|
From
red to black ink - the "poor house" hospital
turns around
by Page Boinest Melton
Thomas J. Orsini knew right away what
was wrong with Lake Taylor Hospital when he arrived
as the CEO two years ago this month. "The problems
were right in front of me - starting with all the beds
that didn't have people in them." The hospital,
owned by the city of Norfolk, had dizzying staff turnover,
uncollected bills, and losses topping $1 million a year.
Hope seemed dim: The 111-year-old, nonprofit hospital
had an unshakable reputation as the "poor house"
hospital, caring for largely low-income and critically
ill patients. "It was the place people came to
die," recalls Dr.
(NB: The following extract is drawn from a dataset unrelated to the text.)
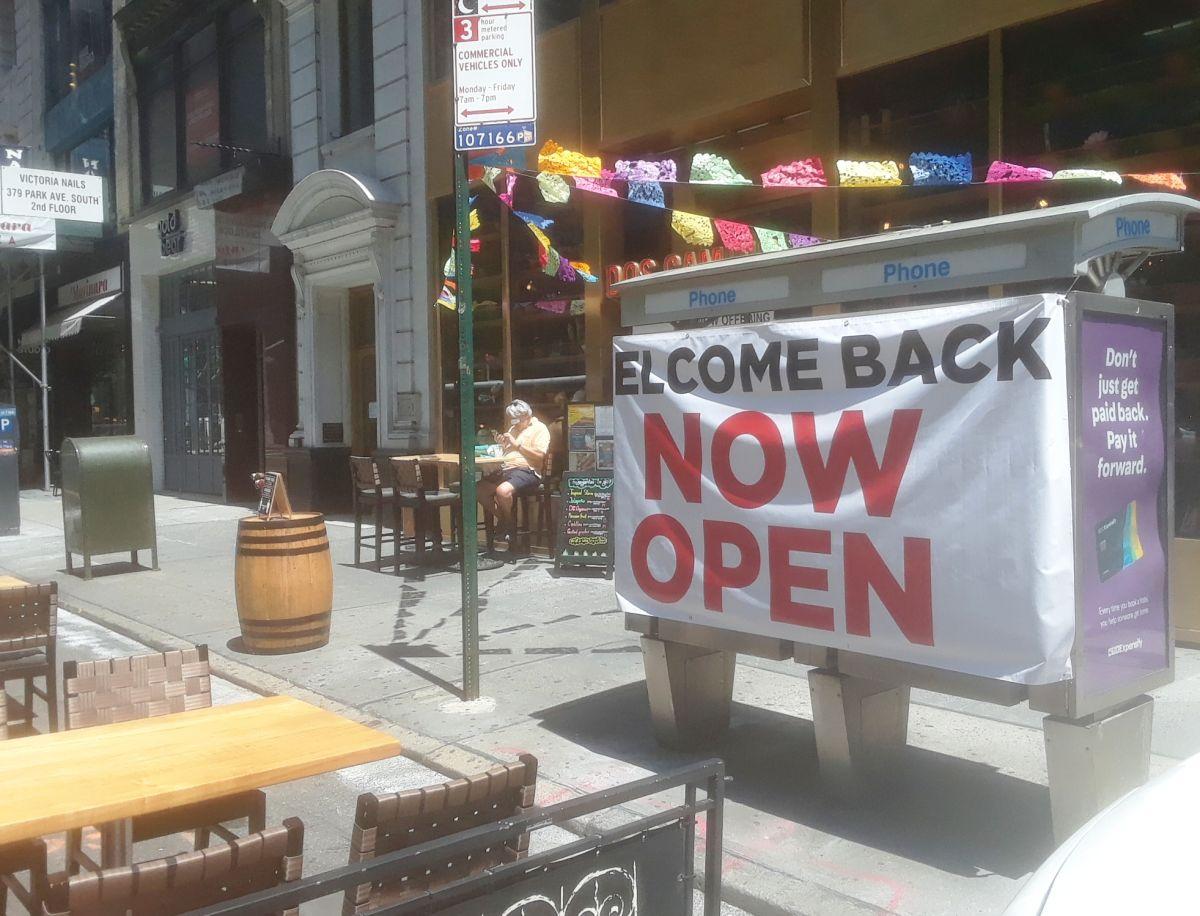 Video: Cinco heridos por choque en acera de restaurante latino expandido por distancia social en Queens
Claude Smith, chair of the Hospital
Authority of Norfolk, which oversees Lake Taylor.
Today, a thoroughly resuscitated Lake
Taylor bursts with signs of life. Boasting a nearly
17 percent operating margin, the hospital is now in
the black by $1 million a year. In fact, it's one of
the most profitable hospitals in the state at a time
when other hospitals are navigating financial upheaval.
Staff turnover has stabilized with a respectable 55
percent retention rate - no small feat since the facility
deals with traditional money-losing treatments for the
elderly, severely disabled children and critically injured
of all ages.
As its reputation improves, Lake Taylor is doing more
business with local hospitals to fill its 296 beds.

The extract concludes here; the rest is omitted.